## WHAT TO DO
Could you give everything from the line containing "The scene visible" down to the end of the material again, swapping "concrete" for "wooden" and leaving all else unchanged?
_ _ _ _ _ _ _
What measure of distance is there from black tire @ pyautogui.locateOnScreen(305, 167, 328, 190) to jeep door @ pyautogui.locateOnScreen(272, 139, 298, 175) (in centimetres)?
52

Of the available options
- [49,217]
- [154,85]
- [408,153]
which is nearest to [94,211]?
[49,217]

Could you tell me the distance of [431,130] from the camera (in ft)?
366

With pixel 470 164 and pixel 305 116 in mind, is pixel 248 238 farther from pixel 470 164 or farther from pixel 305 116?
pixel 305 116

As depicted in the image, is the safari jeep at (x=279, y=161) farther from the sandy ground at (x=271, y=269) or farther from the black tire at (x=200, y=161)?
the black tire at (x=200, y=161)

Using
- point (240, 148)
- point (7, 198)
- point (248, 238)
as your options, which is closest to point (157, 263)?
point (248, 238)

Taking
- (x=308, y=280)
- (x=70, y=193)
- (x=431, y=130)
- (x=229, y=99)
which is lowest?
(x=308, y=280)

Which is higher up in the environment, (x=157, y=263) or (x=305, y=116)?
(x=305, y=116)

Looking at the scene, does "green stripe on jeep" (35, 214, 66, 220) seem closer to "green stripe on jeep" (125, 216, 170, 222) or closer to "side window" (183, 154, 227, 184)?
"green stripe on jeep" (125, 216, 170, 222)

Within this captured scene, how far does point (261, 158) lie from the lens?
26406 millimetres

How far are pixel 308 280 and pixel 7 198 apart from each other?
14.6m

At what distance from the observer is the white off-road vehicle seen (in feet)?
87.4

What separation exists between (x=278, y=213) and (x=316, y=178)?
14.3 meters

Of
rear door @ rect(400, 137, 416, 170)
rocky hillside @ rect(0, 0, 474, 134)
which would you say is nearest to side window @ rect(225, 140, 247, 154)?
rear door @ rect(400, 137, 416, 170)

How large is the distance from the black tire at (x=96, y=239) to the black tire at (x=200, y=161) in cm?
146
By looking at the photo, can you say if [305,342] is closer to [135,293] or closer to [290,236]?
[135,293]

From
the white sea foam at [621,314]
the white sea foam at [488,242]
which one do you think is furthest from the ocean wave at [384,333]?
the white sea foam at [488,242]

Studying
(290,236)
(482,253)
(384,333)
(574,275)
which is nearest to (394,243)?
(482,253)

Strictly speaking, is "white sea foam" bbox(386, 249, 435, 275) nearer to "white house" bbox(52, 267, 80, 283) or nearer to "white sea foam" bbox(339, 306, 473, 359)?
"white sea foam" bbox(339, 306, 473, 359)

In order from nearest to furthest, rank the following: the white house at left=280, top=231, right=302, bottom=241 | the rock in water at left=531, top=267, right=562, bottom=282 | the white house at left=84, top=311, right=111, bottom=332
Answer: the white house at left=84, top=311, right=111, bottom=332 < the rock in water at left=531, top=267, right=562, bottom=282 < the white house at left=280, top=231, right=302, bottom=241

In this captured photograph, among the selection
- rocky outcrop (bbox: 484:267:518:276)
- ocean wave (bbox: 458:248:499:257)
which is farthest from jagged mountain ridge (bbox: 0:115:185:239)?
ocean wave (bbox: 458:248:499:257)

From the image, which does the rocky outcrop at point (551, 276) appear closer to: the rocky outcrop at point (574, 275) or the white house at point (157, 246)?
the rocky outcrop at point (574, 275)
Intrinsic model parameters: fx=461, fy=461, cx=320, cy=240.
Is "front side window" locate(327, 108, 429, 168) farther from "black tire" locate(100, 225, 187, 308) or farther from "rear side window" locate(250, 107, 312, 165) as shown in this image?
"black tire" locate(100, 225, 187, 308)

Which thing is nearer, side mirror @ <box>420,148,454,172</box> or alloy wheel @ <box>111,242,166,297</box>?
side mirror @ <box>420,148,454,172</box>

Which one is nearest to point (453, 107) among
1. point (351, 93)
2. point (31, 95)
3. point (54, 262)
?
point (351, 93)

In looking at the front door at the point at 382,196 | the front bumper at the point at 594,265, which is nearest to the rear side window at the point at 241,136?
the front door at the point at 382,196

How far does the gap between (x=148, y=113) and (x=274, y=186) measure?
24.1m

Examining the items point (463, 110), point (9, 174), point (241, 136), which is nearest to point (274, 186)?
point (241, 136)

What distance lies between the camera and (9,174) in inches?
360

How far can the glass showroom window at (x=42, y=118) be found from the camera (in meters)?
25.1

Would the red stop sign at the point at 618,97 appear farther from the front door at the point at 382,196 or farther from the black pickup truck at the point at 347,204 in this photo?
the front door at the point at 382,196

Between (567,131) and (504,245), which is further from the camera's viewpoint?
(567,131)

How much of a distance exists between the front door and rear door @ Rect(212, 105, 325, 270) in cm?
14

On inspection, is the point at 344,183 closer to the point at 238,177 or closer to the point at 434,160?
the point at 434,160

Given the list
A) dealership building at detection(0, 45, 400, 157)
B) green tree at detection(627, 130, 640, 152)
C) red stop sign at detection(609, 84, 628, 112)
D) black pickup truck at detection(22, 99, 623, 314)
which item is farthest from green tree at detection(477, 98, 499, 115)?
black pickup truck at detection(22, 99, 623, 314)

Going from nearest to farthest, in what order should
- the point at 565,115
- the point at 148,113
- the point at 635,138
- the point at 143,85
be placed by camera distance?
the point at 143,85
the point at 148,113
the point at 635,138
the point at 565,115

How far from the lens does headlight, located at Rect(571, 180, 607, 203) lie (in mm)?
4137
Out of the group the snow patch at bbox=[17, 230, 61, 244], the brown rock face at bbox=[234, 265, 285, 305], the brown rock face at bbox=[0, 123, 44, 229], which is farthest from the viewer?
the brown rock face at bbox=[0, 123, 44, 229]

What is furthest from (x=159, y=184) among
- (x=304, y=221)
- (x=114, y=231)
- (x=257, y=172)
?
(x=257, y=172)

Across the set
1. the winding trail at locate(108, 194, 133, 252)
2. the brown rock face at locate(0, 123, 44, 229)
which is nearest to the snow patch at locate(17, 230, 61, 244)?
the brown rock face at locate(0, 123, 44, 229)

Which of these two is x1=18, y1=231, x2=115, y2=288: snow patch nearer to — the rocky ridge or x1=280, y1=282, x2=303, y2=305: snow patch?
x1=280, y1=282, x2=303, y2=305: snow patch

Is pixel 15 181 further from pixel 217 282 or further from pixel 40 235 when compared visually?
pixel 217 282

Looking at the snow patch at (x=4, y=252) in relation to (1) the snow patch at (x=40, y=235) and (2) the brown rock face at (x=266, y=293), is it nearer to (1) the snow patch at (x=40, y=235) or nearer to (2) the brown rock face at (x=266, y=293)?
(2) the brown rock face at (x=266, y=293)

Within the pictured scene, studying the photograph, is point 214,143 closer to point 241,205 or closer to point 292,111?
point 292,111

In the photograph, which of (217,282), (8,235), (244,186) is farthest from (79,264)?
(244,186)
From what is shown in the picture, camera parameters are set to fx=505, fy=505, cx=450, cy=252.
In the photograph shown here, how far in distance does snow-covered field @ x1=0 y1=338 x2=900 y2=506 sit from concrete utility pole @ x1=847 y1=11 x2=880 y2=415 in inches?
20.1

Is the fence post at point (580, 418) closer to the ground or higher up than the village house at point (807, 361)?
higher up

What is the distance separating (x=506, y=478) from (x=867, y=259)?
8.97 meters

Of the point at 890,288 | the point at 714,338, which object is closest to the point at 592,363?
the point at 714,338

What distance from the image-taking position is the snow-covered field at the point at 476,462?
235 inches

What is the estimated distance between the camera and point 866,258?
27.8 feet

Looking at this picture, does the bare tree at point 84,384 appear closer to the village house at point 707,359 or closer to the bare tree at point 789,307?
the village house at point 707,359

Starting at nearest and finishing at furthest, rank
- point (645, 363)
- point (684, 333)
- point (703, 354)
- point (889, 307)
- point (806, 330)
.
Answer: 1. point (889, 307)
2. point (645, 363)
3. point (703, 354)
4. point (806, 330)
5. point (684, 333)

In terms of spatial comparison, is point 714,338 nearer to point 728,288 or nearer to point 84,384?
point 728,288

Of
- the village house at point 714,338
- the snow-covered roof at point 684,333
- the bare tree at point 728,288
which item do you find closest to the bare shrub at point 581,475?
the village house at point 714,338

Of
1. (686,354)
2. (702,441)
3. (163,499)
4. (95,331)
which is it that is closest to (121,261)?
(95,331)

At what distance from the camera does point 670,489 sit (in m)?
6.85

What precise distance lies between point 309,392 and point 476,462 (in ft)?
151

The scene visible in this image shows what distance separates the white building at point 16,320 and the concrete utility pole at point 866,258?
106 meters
_ _ _ _ _ _ _
## TASK SOLUTION
The scene visible in this image shows what distance separates the white building at point 16,320 and the wooden utility pole at point 866,258?
106 meters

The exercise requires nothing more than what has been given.